**What to work on:**
Find each line in the records below that contains the word "green", and copy those lines.

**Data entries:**
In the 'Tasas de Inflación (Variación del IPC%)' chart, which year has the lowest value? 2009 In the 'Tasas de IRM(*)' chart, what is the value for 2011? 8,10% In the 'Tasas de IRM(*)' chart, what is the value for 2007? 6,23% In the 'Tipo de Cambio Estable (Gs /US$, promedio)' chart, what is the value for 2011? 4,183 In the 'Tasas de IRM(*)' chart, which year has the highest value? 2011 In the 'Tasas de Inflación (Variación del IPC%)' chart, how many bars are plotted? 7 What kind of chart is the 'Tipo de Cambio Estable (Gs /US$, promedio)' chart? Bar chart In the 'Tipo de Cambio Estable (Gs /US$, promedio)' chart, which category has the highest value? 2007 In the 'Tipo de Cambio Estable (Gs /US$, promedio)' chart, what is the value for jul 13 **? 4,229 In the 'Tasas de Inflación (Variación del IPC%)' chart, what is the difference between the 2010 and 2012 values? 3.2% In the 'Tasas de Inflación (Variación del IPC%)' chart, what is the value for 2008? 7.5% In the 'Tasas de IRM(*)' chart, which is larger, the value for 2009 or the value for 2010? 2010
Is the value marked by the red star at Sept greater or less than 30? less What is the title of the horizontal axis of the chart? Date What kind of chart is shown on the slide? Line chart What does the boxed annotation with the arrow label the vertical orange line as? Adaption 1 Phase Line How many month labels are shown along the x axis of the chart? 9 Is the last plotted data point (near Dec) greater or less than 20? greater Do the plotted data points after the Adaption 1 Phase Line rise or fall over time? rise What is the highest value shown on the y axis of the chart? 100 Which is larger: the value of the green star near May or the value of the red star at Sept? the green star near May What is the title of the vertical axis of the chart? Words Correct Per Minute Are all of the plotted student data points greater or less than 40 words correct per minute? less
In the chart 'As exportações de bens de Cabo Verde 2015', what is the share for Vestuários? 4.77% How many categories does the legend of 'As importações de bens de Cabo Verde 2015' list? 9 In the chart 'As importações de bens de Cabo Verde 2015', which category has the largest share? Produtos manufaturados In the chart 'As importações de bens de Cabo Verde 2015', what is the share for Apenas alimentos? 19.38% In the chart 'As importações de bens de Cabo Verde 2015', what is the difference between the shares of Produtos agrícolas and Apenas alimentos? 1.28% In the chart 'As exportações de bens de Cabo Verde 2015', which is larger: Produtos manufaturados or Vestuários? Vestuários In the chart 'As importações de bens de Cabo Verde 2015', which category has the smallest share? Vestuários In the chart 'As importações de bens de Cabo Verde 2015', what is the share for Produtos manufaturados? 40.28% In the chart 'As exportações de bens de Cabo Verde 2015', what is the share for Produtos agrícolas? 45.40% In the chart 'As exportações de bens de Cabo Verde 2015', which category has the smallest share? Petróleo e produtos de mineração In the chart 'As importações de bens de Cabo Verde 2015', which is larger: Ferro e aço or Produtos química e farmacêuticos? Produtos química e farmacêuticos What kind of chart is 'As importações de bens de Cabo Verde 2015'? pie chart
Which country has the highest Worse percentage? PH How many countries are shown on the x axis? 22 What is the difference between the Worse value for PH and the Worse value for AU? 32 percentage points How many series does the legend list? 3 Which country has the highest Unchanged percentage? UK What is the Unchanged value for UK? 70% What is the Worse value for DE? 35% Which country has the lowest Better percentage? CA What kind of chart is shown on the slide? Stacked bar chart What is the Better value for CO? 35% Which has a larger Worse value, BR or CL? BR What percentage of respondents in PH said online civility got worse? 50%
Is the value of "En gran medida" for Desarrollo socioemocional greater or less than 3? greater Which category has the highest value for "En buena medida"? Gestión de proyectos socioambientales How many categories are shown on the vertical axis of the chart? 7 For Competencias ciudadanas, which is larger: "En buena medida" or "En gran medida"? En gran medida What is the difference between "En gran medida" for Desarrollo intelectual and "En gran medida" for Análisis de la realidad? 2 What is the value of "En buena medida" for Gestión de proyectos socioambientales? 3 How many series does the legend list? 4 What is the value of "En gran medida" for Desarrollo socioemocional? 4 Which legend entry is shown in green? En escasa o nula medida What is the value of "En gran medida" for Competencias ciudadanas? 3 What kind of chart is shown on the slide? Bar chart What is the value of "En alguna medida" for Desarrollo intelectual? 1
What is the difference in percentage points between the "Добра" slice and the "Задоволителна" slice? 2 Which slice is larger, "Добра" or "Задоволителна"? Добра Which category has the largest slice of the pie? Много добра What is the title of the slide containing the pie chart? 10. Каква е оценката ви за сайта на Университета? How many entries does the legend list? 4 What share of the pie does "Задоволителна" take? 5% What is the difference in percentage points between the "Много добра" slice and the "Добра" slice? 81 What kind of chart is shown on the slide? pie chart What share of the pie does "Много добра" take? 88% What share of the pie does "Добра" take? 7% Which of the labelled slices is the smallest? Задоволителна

**Finished exercise:**
Is the value marked by the red star at Sept greater or less than 30? less What is the title of the horizontal axis of the chart? Date What kind of chart is shown on the slide? Line chart What does the boxed annotation with the arrow label the vertical orange line as? Adaption 1 Phase Line How many month labels are shown along the x axis of the chart? 9 Is the last plotted data point (near Dec) greater or less than 20? greater Do the plotted data points after the Adaption 1 Phase Line rise or fall over time? rise What is the highest value shown on the y axis of the chart? 100 Which is larger: the value of the green star near May or the value of the red star at Sept? the green star near May What is the title of the vertical axis of the chart? Words Correct Per Minute Are all of the plotted student data points greater or less than 40 words correct per minute? less
Is the value of "En gran medida" for Desarrollo socioemocional greater or less than 3? greater Which category has the highest value for "En buena medida"? Gestión de proyectos socioambientales How many categories are shown on the vertical axis of the chart? 7 For Competencias ciudadanas, which is larger: "En buena medida" or "En gran medida"? En gran medida What is the difference between "En gran medida" for Desarrollo intelectual and "En gran medida" for Análisis de la realidad? 2 What is the value of "En buena medida" for Gestión de proyectos socioambientales? 3 How many series does the legend list? 4 What is the value of "En gran medida" for Desarrollo socioemocional? 4 Which legend entry is shown in green? En escasa o nula medida What is the value of "En gran medida" for Competencias ciudadanas? 3 What kind of chart is shown on the slide? Bar chart What is the value of "En alguna medida" for Desarrollo intelectual? 1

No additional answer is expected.